The word”cairn” comes from the Scottish Gaelic meaning stone man. It can invoke images of faith, purpose and a spiritual journey. In the backcountry, cairn making is a trend, and it’s easy to see why people are attracted by these sweet little stacks of flat rocks that are balanced like child’s building blocks. A hiker who is suffering from aching shoulders and black insects buzzing around her ears will try to pick a stone that has the right mix of flatness wide, tilt, width, and depth. After a few close-calls (one too large, another too small) An experienced person will select the one that is perfect for the spot it’s placed. The second layer of the Cairn is completed.

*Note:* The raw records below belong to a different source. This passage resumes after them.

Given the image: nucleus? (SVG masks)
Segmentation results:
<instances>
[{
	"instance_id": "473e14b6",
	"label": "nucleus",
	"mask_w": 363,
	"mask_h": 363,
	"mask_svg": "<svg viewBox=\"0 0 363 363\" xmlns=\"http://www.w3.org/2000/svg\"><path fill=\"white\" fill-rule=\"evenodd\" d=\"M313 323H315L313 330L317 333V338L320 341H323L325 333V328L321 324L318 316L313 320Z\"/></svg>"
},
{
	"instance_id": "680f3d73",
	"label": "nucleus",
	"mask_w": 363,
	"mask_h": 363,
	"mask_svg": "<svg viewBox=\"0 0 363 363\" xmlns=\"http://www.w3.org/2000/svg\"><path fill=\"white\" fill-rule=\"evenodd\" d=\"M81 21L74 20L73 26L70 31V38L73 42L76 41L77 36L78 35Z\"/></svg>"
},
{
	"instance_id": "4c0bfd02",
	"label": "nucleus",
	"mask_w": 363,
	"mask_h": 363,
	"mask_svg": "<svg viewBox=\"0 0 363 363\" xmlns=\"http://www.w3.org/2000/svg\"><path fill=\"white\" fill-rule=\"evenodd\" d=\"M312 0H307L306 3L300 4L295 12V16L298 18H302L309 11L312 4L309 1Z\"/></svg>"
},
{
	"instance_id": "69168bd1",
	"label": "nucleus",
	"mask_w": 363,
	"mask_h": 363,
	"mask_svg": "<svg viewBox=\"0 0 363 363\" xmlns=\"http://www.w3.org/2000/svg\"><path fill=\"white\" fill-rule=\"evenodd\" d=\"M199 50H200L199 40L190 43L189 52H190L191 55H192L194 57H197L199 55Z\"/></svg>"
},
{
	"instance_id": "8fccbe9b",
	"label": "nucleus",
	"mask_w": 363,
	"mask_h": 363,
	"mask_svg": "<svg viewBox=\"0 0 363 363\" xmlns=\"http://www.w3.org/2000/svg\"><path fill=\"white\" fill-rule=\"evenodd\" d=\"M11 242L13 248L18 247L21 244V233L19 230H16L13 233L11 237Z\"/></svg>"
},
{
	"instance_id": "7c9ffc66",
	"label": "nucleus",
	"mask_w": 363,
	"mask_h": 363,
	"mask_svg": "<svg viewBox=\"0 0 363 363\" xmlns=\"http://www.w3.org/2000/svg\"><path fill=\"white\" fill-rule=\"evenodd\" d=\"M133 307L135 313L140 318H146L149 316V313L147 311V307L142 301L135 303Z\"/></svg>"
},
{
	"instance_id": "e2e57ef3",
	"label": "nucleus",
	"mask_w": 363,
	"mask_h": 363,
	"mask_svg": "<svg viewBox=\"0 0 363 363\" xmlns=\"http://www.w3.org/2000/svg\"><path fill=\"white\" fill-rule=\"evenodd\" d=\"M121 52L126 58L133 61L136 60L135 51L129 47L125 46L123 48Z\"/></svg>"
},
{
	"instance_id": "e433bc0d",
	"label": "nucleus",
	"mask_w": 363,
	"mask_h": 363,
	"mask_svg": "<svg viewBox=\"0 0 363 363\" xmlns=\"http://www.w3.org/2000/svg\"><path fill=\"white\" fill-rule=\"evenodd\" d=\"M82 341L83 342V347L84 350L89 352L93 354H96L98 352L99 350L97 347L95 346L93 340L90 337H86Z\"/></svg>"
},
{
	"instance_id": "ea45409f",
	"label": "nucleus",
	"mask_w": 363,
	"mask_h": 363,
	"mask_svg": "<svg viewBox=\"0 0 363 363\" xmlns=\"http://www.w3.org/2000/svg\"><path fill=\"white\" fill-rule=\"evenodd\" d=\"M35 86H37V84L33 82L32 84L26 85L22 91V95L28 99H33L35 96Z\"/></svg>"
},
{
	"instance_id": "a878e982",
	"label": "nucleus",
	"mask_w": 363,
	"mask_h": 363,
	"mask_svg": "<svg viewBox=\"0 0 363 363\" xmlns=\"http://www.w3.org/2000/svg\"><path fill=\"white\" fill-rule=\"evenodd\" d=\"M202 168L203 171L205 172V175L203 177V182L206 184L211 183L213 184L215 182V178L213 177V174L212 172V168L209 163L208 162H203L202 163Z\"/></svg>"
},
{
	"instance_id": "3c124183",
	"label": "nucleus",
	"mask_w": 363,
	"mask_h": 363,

But what many people don’t realize is that cairn making can have a negative environmental impact, especially when it is done near water sources. When rock is removed from the edges of a pond or lake, it disturbs the ecosystem and ruins the habitat of microorganisms which support the entire food chain. These rocks can also be carried away from the edge of a river, pond or lake through erosion and end up in areas where they may harm humans or wildlife.

Cairns should not be built in areas that contain rare or endangered reptiles, mammals amphibians, flowers, or reptiles or where the water is buried beneath the rocks. If you build a rock cairn on private land it could be in violation of federal or state laws protecting the natural assets of the land. This could result in fines or even arrest.